● **EXERCISE INPUT**
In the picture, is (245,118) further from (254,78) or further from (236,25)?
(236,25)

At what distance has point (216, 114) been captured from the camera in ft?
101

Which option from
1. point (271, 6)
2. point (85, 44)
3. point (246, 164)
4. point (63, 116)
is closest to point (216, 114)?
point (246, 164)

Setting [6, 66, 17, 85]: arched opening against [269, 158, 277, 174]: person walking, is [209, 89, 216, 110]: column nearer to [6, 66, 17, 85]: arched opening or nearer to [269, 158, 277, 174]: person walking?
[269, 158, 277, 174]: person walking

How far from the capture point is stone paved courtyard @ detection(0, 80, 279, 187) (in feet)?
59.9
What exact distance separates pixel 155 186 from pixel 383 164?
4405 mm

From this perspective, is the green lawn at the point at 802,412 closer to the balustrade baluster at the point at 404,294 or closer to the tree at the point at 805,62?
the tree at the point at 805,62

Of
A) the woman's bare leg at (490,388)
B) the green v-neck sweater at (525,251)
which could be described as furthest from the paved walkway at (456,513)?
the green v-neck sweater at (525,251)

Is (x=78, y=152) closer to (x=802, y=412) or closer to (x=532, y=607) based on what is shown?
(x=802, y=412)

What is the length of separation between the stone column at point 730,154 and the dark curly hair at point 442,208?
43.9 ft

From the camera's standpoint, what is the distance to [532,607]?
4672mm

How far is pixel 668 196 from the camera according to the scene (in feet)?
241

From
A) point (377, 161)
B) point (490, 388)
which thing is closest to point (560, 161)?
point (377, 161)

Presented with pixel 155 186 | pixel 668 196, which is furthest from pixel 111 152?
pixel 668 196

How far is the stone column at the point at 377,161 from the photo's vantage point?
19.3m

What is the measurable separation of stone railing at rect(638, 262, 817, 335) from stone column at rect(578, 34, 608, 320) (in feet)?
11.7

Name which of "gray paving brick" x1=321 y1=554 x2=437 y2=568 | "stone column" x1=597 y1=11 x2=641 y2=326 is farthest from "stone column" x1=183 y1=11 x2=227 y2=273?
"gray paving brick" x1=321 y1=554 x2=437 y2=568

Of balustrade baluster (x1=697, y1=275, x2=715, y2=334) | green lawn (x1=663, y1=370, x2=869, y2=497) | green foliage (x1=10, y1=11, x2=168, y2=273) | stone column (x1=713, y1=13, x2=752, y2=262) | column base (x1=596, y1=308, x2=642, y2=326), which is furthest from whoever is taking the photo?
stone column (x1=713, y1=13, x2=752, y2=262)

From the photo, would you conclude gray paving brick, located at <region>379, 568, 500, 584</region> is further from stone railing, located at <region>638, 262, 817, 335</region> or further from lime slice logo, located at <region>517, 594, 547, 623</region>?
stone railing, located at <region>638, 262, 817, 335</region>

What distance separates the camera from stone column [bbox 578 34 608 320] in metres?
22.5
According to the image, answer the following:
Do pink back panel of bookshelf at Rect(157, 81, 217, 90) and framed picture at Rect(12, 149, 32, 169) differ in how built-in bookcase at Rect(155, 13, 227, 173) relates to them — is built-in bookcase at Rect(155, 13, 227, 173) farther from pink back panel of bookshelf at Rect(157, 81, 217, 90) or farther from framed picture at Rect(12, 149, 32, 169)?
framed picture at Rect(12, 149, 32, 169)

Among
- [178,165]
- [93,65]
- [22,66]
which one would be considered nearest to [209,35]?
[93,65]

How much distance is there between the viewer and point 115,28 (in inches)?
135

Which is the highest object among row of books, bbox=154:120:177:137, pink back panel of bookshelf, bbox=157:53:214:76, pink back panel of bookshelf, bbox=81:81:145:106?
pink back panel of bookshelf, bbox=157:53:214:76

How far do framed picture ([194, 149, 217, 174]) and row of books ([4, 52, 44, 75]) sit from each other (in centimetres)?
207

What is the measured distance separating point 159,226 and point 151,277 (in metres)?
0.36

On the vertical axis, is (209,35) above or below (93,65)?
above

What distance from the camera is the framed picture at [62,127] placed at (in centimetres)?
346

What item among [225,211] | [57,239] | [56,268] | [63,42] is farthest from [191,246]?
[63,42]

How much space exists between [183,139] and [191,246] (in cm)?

● **AIM OF THE TASK**
Give back all the records exactly as they stand.

● **COMPLETE RESPONSE**
In the picture, is (245,118) further from (254,78) or further from (236,25)?
(236,25)

At what distance has point (216, 114) been captured from the camera in ft?
101

Which option from
1. point (271, 6)
2. point (85, 44)
3. point (246, 164)
4. point (63, 116)
is closest to point (216, 114)?
point (246, 164)

Setting [6, 66, 17, 85]: arched opening against [269, 158, 277, 174]: person walking, is [209, 89, 216, 110]: column nearer to [6, 66, 17, 85]: arched opening or nearer to [269, 158, 277, 174]: person walking?
[269, 158, 277, 174]: person walking

How far from the capture point is stone paved courtyard @ detection(0, 80, 279, 187) (in feet)?
59.9
What exact distance separates pixel 155 186 from pixel 383 164?
4405 mm

From this perspective, is the green lawn at the point at 802,412 closer to the balustrade baluster at the point at 404,294 or closer to the tree at the point at 805,62?
the tree at the point at 805,62

Of
A) the woman's bare leg at (490,388)
B) the green v-neck sweater at (525,251)
which could be described as furthest from the paved walkway at (456,513)?
the green v-neck sweater at (525,251)

Is (x=78, y=152) closer to (x=802, y=412) or closer to (x=532, y=607) based on what is shown?
(x=802, y=412)

What is the length of separation between the stone column at point 730,154 and the dark curly hair at point 442,208?
43.9 ft

From the camera's standpoint, what is the distance to [532,607]?
4672mm

How far is pixel 668 196 from the camera according to the scene (in feet)?
241

From
A) point (377, 161)
B) point (490, 388)
which thing is closest to point (560, 161)?
point (377, 161)

Presented with pixel 155 186 | pixel 668 196, which is furthest from pixel 111 152?
pixel 668 196

How far is the stone column at the point at 377,161 from the photo's vantage point?
19.3m

What is the measurable separation of stone railing at rect(638, 262, 817, 335) from stone column at rect(578, 34, 608, 320) (in feet)?
11.7

Name which of "gray paving brick" x1=321 y1=554 x2=437 y2=568 | "stone column" x1=597 y1=11 x2=641 y2=326 is farthest from "stone column" x1=183 y1=11 x2=227 y2=273?
"gray paving brick" x1=321 y1=554 x2=437 y2=568

Of balustrade baluster (x1=697, y1=275, x2=715, y2=334) | green lawn (x1=663, y1=370, x2=869, y2=497) | green foliage (x1=10, y1=11, x2=168, y2=273) | stone column (x1=713, y1=13, x2=752, y2=262) | column base (x1=596, y1=308, x2=642, y2=326), which is furthest from whoever is taking the photo?
stone column (x1=713, y1=13, x2=752, y2=262)

From the photo, would you conclude gray paving brick, located at <region>379, 568, 500, 584</region> is further from stone railing, located at <region>638, 262, 817, 335</region> or further from lime slice logo, located at <region>517, 594, 547, 623</region>?
stone railing, located at <region>638, 262, 817, 335</region>

What distance separates the camera from stone column [bbox 578 34 608 320] in metres?
22.5
According to the image, answer the following:
Do pink back panel of bookshelf at Rect(157, 81, 217, 90) and framed picture at Rect(12, 149, 32, 169) differ in how built-in bookcase at Rect(155, 13, 227, 173) relates to them — is built-in bookcase at Rect(155, 13, 227, 173) farther from pink back panel of bookshelf at Rect(157, 81, 217, 90) or farther from framed picture at Rect(12, 149, 32, 169)?
framed picture at Rect(12, 149, 32, 169)

Among
- [178,165]
- [93,65]
- [22,66]
which one would be considered nearest to [209,35]?
[93,65]

How much distance is there between the viewer and point 115,28 (in inches)?
135

Which is the highest object among row of books, bbox=154:120:177:137, pink back panel of bookshelf, bbox=157:53:214:76, pink back panel of bookshelf, bbox=81:81:145:106?
pink back panel of bookshelf, bbox=157:53:214:76

How far do framed picture ([194, 149, 217, 174]) and row of books ([4, 52, 44, 75]) sit from each other (in centimetres)?
207

What is the measured distance separating point 159,226 and point 151,277 (in metres)?
0.36

On the vertical axis, is (209,35) above or below (93,65)?
above

What distance from the camera is the framed picture at [62,127] placed at (in centimetres)?
346

What item among [225,211] | [57,239] | [56,268] | [63,42] is farthest from [191,246]?
[63,42]

How much space exists between [183,139] and [191,246] (in cm)?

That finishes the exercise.